On February 28 of this year, Dr. Troy Maung, watched state security forces launch an attack on a group of female medics at a protest in Yangon. The founder of the recently established Myanmar Doctors for Human Rights Network, which treats both patients and collects evidence of the military’s human rights violations, said he was only a few feet away when he witnessed the horrifying assault. He said the women were simply trying to do their jobs, but it did not stop the military soldiers from brutalizing them.
“They used extreme violence, and were firing rubber bullets at us,” said Dr. Maung. “One of the most shocking images I saw was a female medical student who was attacked. Her nose began bleeding when they hit her head.”
Dr. Maung added that when the junta began pushing health professionals underground, the situation started to get even more severe for people fleeing violence in rural areas.
“We see women giving birth in IDP camps by people without experience,” said Dr. Maung. “This poses a great danger for the mother and child. There are risks including unhygienic conditions and challenges for safe delivery without equipment. Intense pain is common after birth, as are infections which threaten the health of new mothers,” he added.
According to recent estimates by the United Nations High Commissioner for Refugees, around 210,000 civilians have been internally displaced since the coup, with another 3 million in dire need of humanitarian assistance. Among those displaced, more than 80 percent are women and children.
Civil society organizations have called on the international community, including the United Nations Secretary General Antonio Guterres, for a ramped up humanitarian response plan to address the needs of those suffering from the surge of COVID-19 and increased internal conflict.
A spokesperson from the Karenni National Women’s Organization (KNWO), who wished to remain anonymous for safety reasons, told The Diplomat that women throughout Myanmar, particularly those fleeing violence, feel insecure.

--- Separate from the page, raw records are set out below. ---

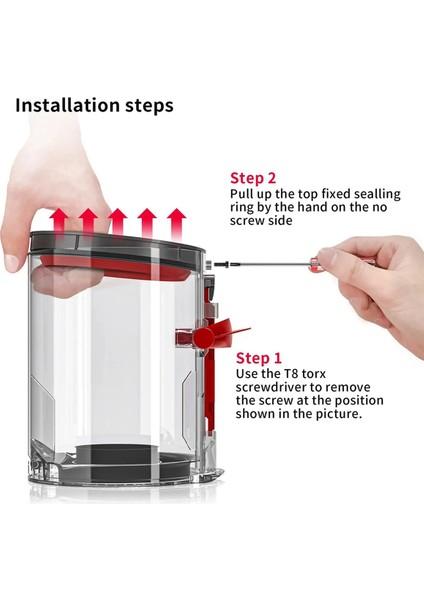 Installation steps

Step 2
Pull up the top fixed sealling ring by the hand on the no screw side

Step 1
Use the T8 torx screwdriver to remove the screw at the position shown in the picture.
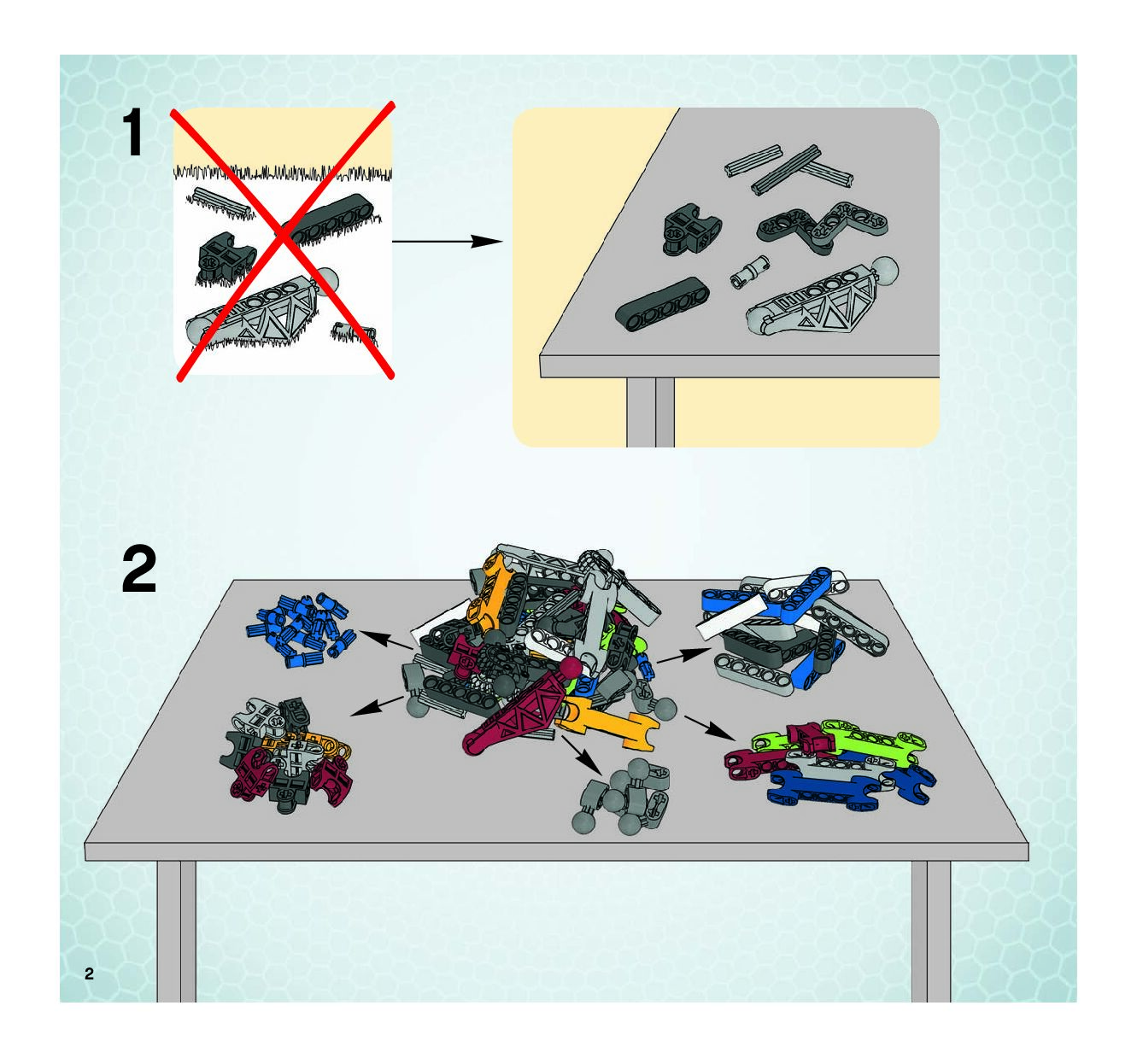 1

2

2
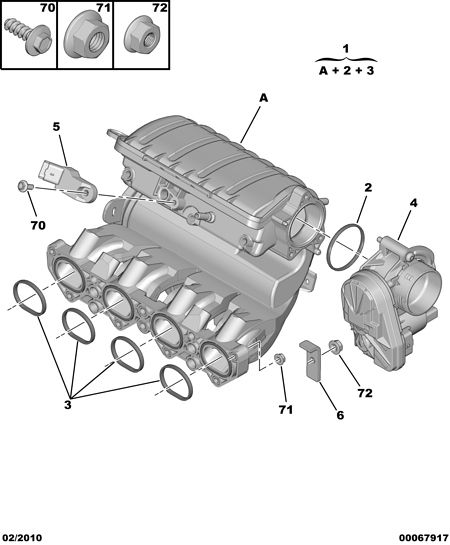 70
71
72

1
A + 2 + 3

A
5
2
4
70
3
71
6
72

02/2010
00067917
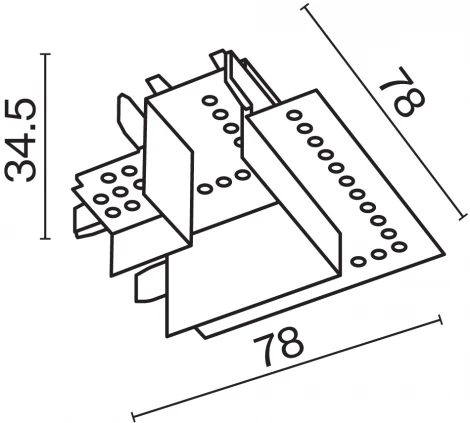 34.5

78

78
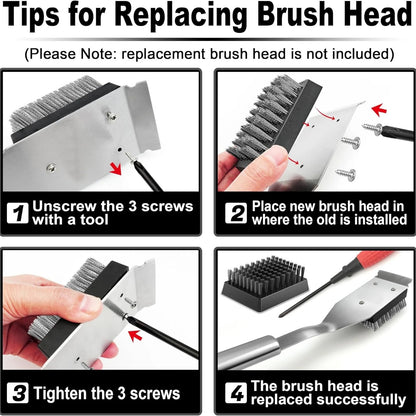 Tips for Replacing Brush Head

(Please Note: replacement brush head is not included)

1 Unscrew the 3 screws with a tool

2 Place new brush head in where the old is installed

3 Tighten the 3 screws

4 The brush head is replaced successfully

“There is not enough food to survive, and it is difficult to get all the essential nutrients for pregnant women and children, especially without clean drinking water,” the KNWO spokesperson said. “Some babies have died under these harsh conditions as their mothers attempt to escape the presence of the junta.”

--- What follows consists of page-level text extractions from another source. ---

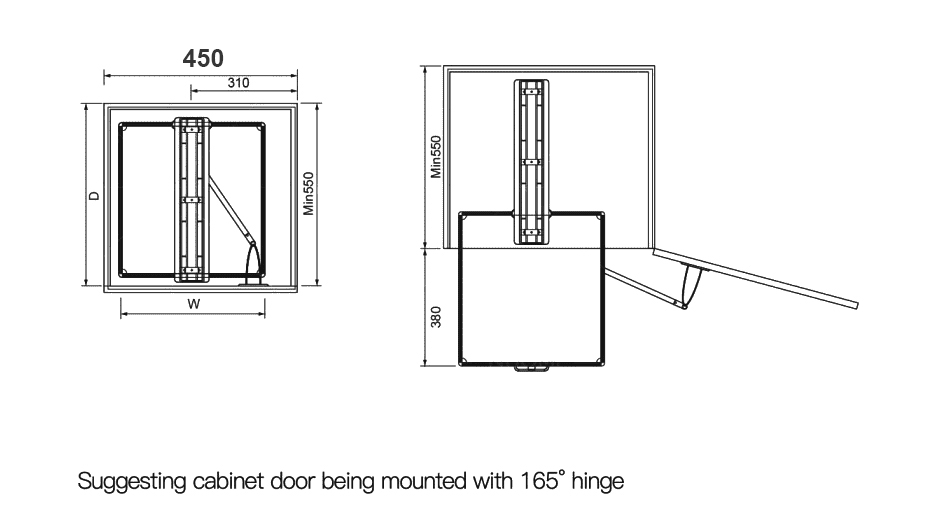 450

310

D

Min550

W

Min550

380

Suggesting cabinet door being mounted with 165° hinge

The COVID-19 pandemic has made the situation more challenging for groups like KNWO, which are working to meet the needs of communities in Kayah State, where one-third of the population has been displaced. Beneficiaries have told KNWO that there is nowhere safe for them to go and that fighting is “everywhere.” They are constantly worried for their children’s education and security – and ultimately, their survival.
The Myanmar military has long been notorious for conflict-related sexual violence and other forms of gender-based violence. Cases have increased since the coup, highlighting another challenge that women, including female health care workers, are now forced to grapple with.
On top of a crackdown on aid, the price for personal protective equipment has skyrocketed. Pharmacies are closing and hospitals are becoming overwhelmed with COVID-19 patients.
Dr. Maung has urged the U.N. and all international bodies to resist providing any aid that might legitimize the junta. He says that aid must be funneled through ethnic health providers, international non-governmental organizations, and trusted underground groups, in order to avoid working with the military.
Groups like KNWO have called for a safety zone where IDPs have access to humanitarian aid, which is safely administered by civil society organizations and relief groups. Dr. Maung also emphasized the need to reestablish hospitals as a neutral workplace where patients and healthcare workers must be protected.
Today, calls are being amplified for both short and long-term solutions to the many challenges associated with the junta’s mishandling of the pandemic. And in the face of so much risk, ethnic health workers and civil society organizations have been providing services through long-established networks along the Thai-Myanmar border.
“Hospitals should be a place for protection regardless of political spectrum,” said Dr. Maung. “Health and human rights are connected. We need to stand for what is right.”